What is needed
Below is a set of entries. Reproduce exactly the lines from the one containing "What is the distance of" through the end, both included.

Data supplied
** start **

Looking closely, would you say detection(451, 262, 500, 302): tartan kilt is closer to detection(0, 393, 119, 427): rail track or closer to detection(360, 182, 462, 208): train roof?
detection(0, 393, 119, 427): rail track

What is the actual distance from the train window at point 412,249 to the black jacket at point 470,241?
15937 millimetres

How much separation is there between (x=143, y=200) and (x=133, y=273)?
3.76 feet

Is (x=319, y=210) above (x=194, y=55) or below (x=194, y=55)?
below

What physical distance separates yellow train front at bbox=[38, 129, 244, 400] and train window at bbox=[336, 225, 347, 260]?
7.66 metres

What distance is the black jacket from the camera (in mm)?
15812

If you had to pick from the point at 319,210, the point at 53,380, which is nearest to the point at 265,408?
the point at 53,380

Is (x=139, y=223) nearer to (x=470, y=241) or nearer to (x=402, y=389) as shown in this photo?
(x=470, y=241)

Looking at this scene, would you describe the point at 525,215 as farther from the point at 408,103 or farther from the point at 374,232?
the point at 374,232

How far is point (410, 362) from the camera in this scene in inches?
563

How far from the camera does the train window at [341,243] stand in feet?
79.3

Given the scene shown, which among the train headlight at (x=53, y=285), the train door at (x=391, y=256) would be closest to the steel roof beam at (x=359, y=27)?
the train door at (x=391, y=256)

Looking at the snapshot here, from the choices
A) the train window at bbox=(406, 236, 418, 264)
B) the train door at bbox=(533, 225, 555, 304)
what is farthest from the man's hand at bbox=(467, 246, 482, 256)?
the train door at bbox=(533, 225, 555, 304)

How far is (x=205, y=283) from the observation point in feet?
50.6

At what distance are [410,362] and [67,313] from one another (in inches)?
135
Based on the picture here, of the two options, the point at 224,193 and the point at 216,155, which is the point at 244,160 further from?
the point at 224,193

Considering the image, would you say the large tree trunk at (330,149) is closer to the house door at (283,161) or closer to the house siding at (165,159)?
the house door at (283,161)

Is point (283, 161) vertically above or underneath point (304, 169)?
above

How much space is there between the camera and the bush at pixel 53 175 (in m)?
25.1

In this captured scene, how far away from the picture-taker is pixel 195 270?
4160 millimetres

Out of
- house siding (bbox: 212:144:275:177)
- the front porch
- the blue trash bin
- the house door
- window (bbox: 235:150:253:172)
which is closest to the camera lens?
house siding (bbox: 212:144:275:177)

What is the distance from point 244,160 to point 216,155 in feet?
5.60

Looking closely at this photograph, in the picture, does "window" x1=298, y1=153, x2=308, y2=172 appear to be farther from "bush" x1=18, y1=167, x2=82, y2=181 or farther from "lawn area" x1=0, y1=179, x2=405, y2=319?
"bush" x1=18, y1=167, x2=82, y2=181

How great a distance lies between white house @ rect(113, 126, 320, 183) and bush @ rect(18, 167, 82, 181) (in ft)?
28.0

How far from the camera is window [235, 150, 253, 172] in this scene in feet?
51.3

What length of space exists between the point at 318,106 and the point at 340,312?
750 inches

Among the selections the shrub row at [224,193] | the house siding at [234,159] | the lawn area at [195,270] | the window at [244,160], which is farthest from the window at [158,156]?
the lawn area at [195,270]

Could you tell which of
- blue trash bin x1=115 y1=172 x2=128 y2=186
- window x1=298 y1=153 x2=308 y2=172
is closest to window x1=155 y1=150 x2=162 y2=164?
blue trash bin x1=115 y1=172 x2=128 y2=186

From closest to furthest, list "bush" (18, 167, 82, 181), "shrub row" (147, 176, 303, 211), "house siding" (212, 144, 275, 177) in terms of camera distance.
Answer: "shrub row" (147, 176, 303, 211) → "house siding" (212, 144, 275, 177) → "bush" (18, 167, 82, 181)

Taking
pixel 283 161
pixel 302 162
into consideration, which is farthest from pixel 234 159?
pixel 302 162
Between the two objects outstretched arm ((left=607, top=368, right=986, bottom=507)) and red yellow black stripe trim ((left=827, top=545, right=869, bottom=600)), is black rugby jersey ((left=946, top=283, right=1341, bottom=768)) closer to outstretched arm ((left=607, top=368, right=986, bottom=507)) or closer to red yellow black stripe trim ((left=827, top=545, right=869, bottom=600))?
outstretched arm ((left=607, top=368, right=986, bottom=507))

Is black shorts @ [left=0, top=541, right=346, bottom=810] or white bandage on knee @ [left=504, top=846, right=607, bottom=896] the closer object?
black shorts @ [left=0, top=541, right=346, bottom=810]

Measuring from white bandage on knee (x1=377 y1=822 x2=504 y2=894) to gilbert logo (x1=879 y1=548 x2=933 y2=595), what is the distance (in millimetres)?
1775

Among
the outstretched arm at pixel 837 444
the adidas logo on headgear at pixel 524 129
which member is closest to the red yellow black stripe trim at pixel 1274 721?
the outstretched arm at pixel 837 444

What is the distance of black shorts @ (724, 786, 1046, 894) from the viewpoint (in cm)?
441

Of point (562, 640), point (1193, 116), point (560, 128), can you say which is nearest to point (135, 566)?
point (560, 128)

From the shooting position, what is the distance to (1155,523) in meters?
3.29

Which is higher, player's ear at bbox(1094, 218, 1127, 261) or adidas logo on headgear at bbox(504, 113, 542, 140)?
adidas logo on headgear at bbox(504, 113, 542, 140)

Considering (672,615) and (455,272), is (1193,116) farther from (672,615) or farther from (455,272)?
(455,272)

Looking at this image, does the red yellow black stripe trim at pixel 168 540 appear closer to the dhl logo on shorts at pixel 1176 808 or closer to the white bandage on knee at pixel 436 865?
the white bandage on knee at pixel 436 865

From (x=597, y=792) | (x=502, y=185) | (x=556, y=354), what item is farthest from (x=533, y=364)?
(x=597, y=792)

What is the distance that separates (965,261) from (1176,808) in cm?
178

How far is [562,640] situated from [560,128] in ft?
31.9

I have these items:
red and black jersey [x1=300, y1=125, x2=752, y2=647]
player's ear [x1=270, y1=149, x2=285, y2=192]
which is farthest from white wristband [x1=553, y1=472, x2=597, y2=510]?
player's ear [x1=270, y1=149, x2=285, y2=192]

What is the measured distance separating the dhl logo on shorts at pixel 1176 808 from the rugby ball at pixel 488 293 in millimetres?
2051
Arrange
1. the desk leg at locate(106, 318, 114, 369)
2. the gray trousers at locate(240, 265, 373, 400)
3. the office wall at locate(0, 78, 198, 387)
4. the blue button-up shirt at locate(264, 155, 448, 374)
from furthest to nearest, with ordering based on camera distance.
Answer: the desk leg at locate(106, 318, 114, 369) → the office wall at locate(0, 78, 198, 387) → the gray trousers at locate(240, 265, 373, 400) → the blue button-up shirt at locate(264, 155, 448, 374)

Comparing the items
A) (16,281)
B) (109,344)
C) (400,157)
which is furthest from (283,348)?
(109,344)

** end **

Solution to the exercise
What is the distance of black shorts @ (724, 786, 1046, 894) from the viewpoint (in cm)?
441

Of point (562, 640), point (1193, 116), point (560, 128), can you say which is nearest to point (135, 566)?
point (560, 128)

From the shooting position, what is the distance to (1155,523) in meters?
3.29

Which is higher, player's ear at bbox(1094, 218, 1127, 261) or adidas logo on headgear at bbox(504, 113, 542, 140)?
adidas logo on headgear at bbox(504, 113, 542, 140)

Considering (672,615) and (455,272), is (1193,116) farther from (672,615) or farther from (455,272)?
(455,272)

Looking at this image, does the red yellow black stripe trim at pixel 168 540 appear closer to the dhl logo on shorts at pixel 1176 808 or closer to the white bandage on knee at pixel 436 865?
the white bandage on knee at pixel 436 865

From (x=597, y=792) | (x=502, y=185) | (x=556, y=354), what item is farthest from (x=533, y=364)?
(x=597, y=792)

What is the distance that separates (965,261) from (1176,808) in cm?
178

How far is [562,640] situated from [560,128] in ft?
31.9

I have these items:
red and black jersey [x1=300, y1=125, x2=752, y2=647]
player's ear [x1=270, y1=149, x2=285, y2=192]
which is farthest from white wristband [x1=553, y1=472, x2=597, y2=510]?
player's ear [x1=270, y1=149, x2=285, y2=192]

What is the measured distance separating the dhl logo on shorts at pixel 1176 808 from the rugby ball at pixel 488 293 in millimetres?
2051
Arrange
1. the desk leg at locate(106, 318, 114, 369)
2. the gray trousers at locate(240, 265, 373, 400)
3. the office wall at locate(0, 78, 198, 387)
4. the blue button-up shirt at locate(264, 155, 448, 374)
from furthest to nearest, with ordering based on camera distance.
Answer: the desk leg at locate(106, 318, 114, 369) → the office wall at locate(0, 78, 198, 387) → the gray trousers at locate(240, 265, 373, 400) → the blue button-up shirt at locate(264, 155, 448, 374)

Comparing the items
A) (16,281)
B) (109,344)
C) (400,157)
which is furthest from (283,348)?
(109,344)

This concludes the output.